Going from the line that contains "Alternde Gesellschaft von" to the last line of the material below, repeat every line exactly.

* [Raw data]
● ● ● ● ● ● ●
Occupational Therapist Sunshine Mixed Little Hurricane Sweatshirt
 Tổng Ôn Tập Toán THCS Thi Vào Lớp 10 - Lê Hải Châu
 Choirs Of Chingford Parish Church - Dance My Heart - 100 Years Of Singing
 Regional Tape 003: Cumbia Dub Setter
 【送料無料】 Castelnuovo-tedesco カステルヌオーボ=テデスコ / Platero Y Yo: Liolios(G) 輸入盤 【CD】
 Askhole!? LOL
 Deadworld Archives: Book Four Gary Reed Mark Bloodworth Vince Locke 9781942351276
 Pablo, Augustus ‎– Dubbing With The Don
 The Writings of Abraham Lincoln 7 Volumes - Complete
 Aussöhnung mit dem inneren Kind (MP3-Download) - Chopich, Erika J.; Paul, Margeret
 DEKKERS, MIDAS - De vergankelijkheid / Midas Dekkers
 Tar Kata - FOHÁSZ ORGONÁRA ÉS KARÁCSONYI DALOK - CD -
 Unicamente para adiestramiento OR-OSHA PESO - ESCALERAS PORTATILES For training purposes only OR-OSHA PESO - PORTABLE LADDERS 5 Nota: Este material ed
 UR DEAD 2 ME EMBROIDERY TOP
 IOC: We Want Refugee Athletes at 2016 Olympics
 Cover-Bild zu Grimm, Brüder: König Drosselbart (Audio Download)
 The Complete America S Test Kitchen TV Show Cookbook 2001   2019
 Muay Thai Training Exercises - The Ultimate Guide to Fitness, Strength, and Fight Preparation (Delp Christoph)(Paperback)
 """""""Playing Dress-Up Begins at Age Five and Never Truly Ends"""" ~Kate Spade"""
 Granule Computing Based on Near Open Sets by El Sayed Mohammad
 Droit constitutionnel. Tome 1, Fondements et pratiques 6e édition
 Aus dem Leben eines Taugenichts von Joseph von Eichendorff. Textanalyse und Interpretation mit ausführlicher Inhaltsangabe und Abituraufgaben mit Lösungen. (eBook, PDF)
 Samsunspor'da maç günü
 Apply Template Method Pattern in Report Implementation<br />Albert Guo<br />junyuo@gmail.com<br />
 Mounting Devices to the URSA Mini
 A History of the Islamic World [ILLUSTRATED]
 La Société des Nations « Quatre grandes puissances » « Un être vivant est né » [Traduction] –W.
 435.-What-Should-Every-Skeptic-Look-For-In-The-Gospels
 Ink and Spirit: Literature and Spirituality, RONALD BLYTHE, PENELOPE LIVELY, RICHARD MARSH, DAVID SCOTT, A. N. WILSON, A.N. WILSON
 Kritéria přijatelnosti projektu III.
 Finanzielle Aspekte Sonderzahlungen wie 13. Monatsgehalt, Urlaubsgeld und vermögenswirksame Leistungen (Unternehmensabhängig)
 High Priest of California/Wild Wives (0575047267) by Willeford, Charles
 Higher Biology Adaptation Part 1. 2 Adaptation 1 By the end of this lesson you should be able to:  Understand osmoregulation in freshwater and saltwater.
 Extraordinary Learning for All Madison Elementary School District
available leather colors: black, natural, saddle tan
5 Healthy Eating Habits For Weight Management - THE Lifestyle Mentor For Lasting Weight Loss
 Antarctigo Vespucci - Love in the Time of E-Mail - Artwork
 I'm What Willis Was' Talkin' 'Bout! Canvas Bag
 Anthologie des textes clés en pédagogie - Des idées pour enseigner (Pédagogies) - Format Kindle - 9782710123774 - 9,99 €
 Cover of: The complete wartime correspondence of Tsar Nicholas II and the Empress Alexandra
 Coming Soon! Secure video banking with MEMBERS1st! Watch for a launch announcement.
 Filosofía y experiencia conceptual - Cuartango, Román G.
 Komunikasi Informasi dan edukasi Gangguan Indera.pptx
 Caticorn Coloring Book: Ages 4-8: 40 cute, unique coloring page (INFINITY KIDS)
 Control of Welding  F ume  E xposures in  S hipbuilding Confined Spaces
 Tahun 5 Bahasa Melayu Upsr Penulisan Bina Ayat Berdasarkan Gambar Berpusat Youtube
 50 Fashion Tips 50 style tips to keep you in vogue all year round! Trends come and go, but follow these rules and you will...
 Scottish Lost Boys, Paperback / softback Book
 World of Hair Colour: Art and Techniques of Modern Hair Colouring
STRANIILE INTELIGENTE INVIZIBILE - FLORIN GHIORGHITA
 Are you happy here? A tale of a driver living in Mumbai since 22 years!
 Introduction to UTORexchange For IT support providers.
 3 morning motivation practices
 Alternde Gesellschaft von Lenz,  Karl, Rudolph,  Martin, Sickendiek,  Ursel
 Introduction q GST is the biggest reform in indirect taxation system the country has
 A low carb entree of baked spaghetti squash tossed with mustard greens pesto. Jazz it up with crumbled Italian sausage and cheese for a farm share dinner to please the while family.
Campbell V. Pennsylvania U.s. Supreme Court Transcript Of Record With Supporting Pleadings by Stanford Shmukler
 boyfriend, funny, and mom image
● ● ● ● ● ● ●
* [Result for this task]
 Alternde Gesellschaft von Lenz,  Karl, Rudolph,  Martin, Sickendiek,  Ursel
 Introduction q GST is the biggest reform in indirect taxation system the country has
 A low carb entree of baked spaghetti squash tossed with mustard greens pesto. Jazz it up with crumbled Italian sausage and cheese for a farm share dinner to please the while family.
Campbell V. Pennsylvania U.s. Supreme Court Transcript Of Record With Supporting Pleadings by Stanford Shmukler
 boyfriend, funny, and mom image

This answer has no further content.